_Check your understanding:_
1. Return the part of the alluvial plot notes from "This is a good" to "after_stat(stratum))) + coord_flip()".
2. In the alluvial plot notes, what does the writer say they have failed at so far?

*** Exercise passage ***

Variable type: character

skim_variable	n_missing	complete_rate	min	max	empty	n_unique	whitespace
Vote_2020	0	1	5	12	0	4	0
Vote_2024	0	1	5	12	0	4	0

Variable type: numeric

skim_variable	n_missing	complete_rate	mean	sd	p0	p25	p50	p75	p100	hist
Freq	0	1	10	11.18	1	2.25	5	20	28	▇▁▁▁▃

My data looks correct

Now lets see if I can make this plot!

is_alluvia_form(vd)

Missing alluvia for some stratum combinations.

[1] TRUE

#This is a check

ggplot(vd, aes(y = Freq, axis1 = Vote_2020, axis2 = Vote_2024)) + geom_alluvium(aes(fill = Vote_2020))

Warning in to_lodes_form(data = data, axes = axis_ind, discern =
params$discern): Some strata appear at multiple axes.

This is a good first plot! I want to see if I can add the blocks in and maybe the correct colors

ggplot(vd, aes(y = Freq, axis1 = Vote_2020, axis2 = Vote_2024)) + geom_alluvium(aes(fill = Vote_2020)) + geom_stratum(width = 1/12) + geom_label(stat = "stratum", aes(label = after_stat(stratum))) + coord_flip()

Warning in to_lodes_form(data = data, axes = axis_ind, discern =
params$discern): Some strata appear at multiple axes.
Warning in to_lodes_form(data = data, axes = axis_ind, discern =
params$discern): Some strata appear at multiple axes.
Warning in to_lodes_form(data = data, axes = axis_ind, discern =
params$discern): Some strata appear at multiple axes.

I have managed to flip it on it’s side! Although it’s the wrong side. I have failed so far at colors.

ggplot(vd, aes(y = Freq, axis1 = Vote_2020, axis2 = Vote_2024)) + 
    geom_alluvium(aes(fill = Vote_2020), decreasing = FALSE) + 
    geom_stratum(width = 1/12) + 
    geom_label(stat = "stratum", aes(label = after_stat(stratum))) +
    scale_x_continuous(breaks = 1:2, labels = c("2020 Vote", "2024 Vote"))

Warning in to_lodes_form(data = data, axes = axis_ind, discern =
params$discern): Some strata appear at multiple axes.
Warning in to_lodes_form(data = data, axes = axis_ind, discern =
params$discern): Some strata appear at multiple axes.
Warning in to_lodes_form(data = data, axes = axis_ind, discern =
params$discern): Some strata appear at multiple axes.

*** End of Exercise passage ***
*** Available data ***

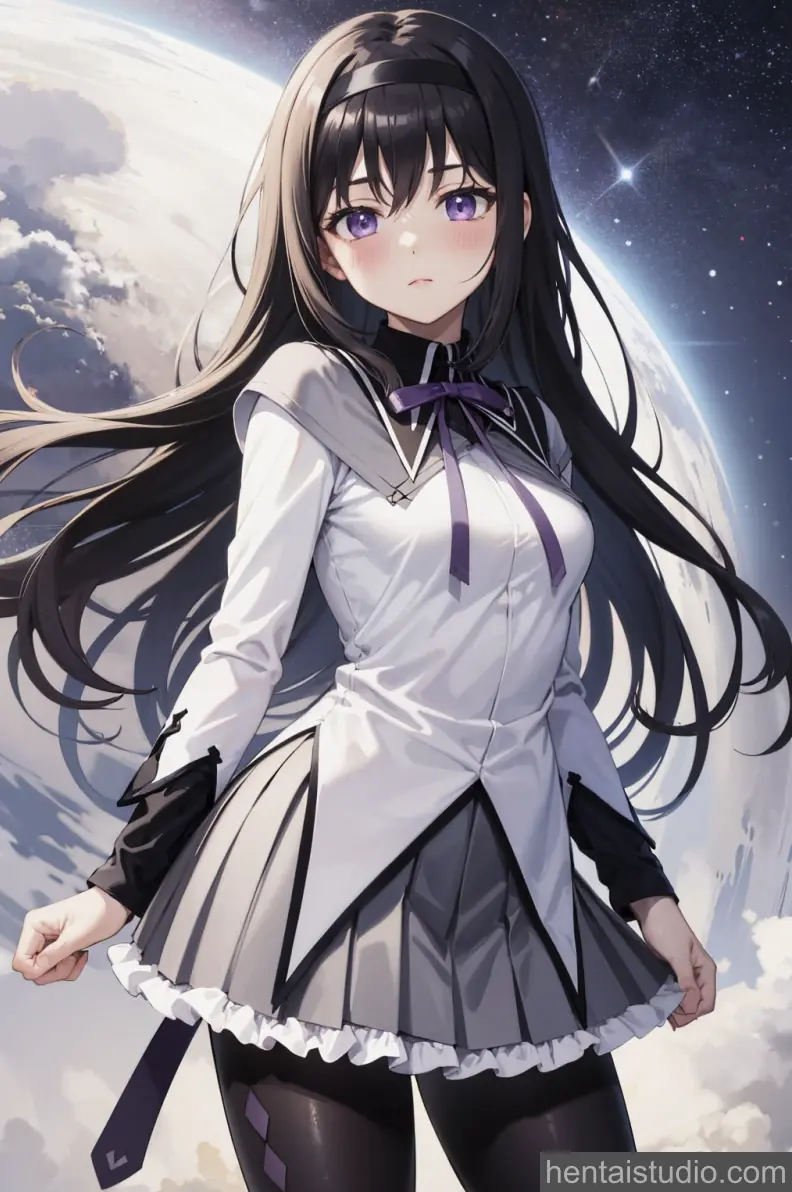 Homura Akemi from Puella Magi Madoka Magica hentai art 1 of 21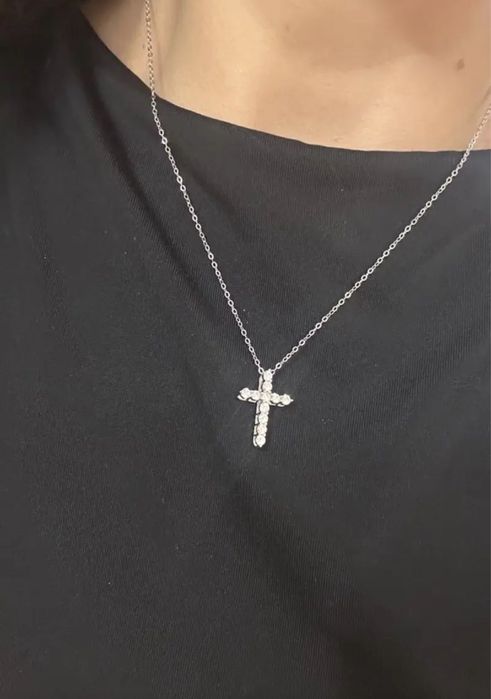 Хрестик срібний 925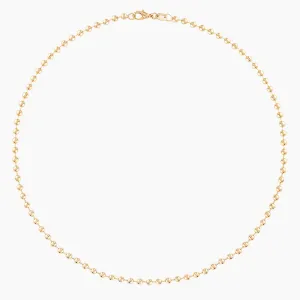 Alexa Leigh - 3mm Gold Ball Chain Necklace in Yellow Gold 16"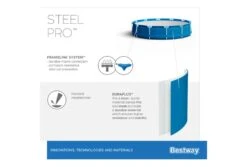 Bestway Steel Pro Zwembad | Ø 366 X 76 Cm -Zwembad Verkoop bestway steel pro zwembad 366 x 76 cm materiaal
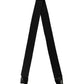 Men Black Wool Knitted Fringed Foulard Scarf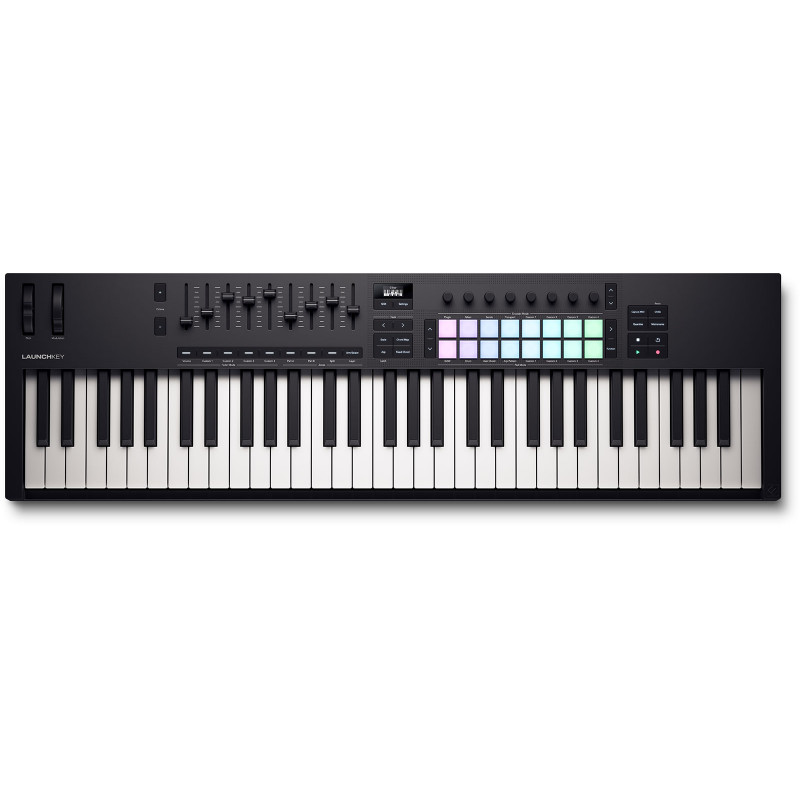 Novation LAUNCHKEY-61-MK4 - Clavier maitre 61 touches écran OLED - 16 pads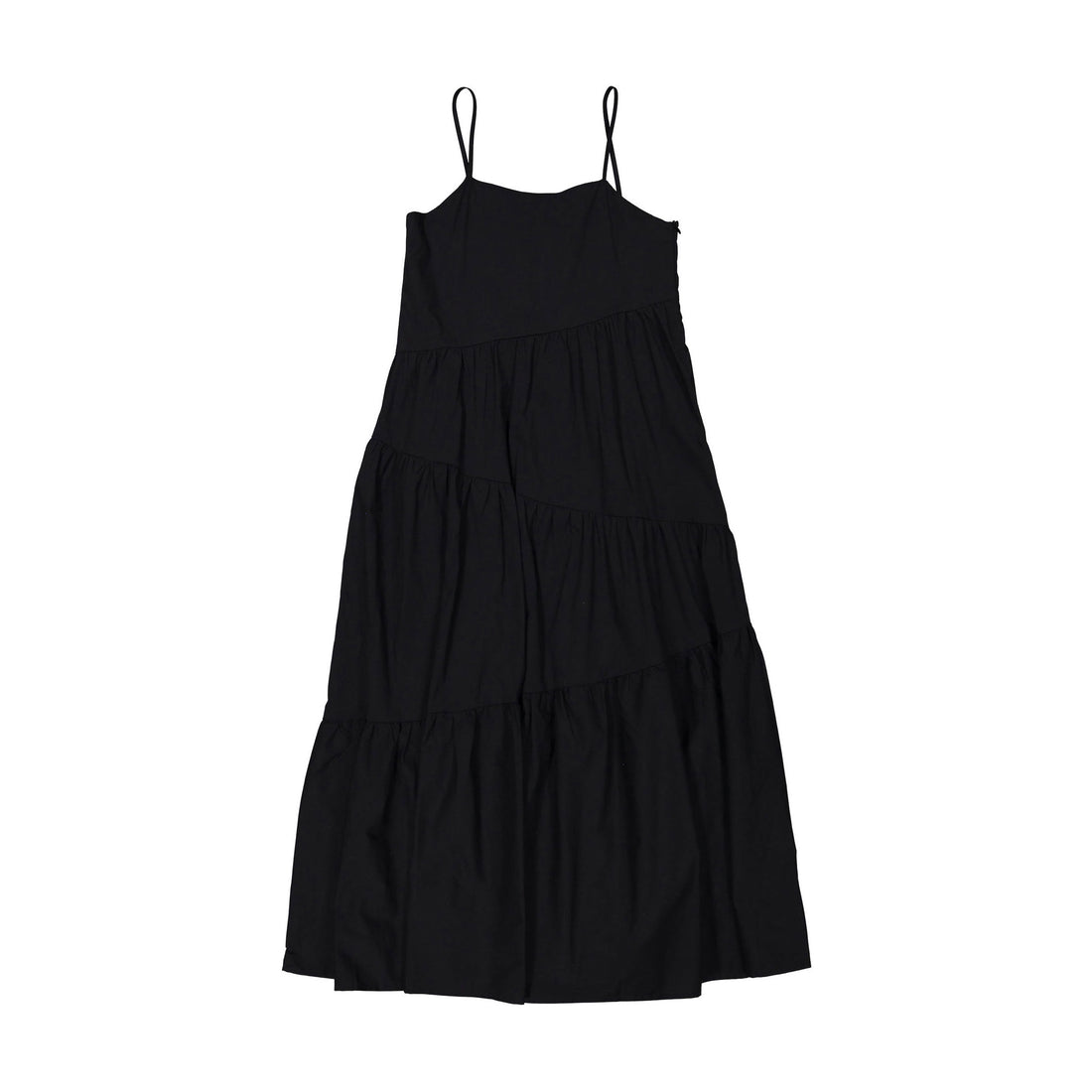 Ava and Lu Black Tiered Maxi Dress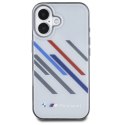 BMW BMHCP16M23HTRAG iPhone 16 Plus 6.7" szary/grey hardcase Motorsport IML Random Stripes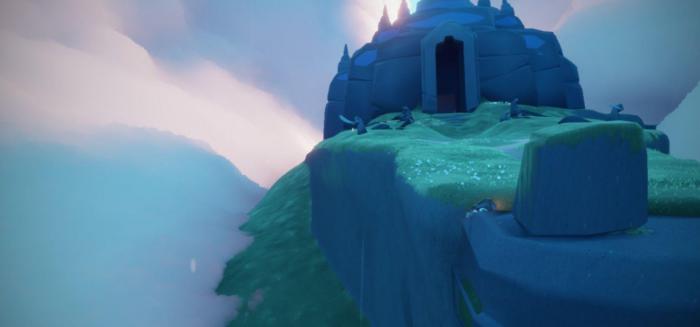 光遇晨岛湖面怎么浮起来1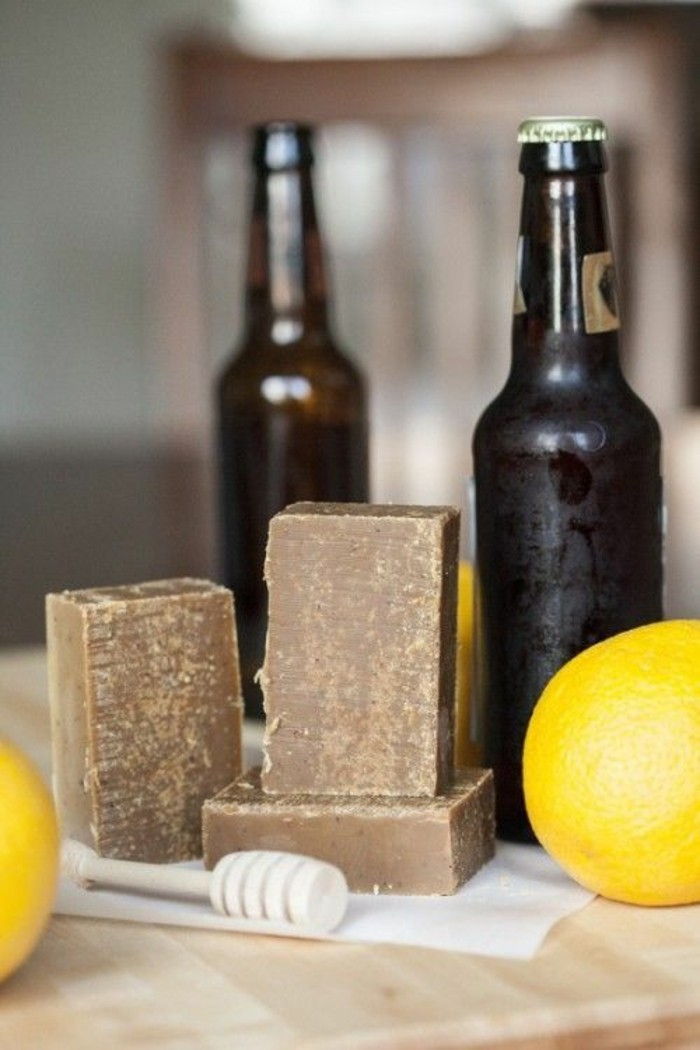 DIY gåvor-for-män-öl tvål-själv-göra-öl-och-citroner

*** End of Available data ***

_Answers for each item:_
1.
This is a good first plot! I want to see if I can add the blocks in and maybe the correct colors

ggplot(vd, aes(y = Freq, axis1 = Vote_2020, axis2 = Vote_2024)) + geom_alluvium(aes(fill = Vote_2020)) + geom_stratum(width = 1/12) + geom_label(stat = "stratum", aes(label = after_stat(stratum))) + coord_flip()

2. Colors.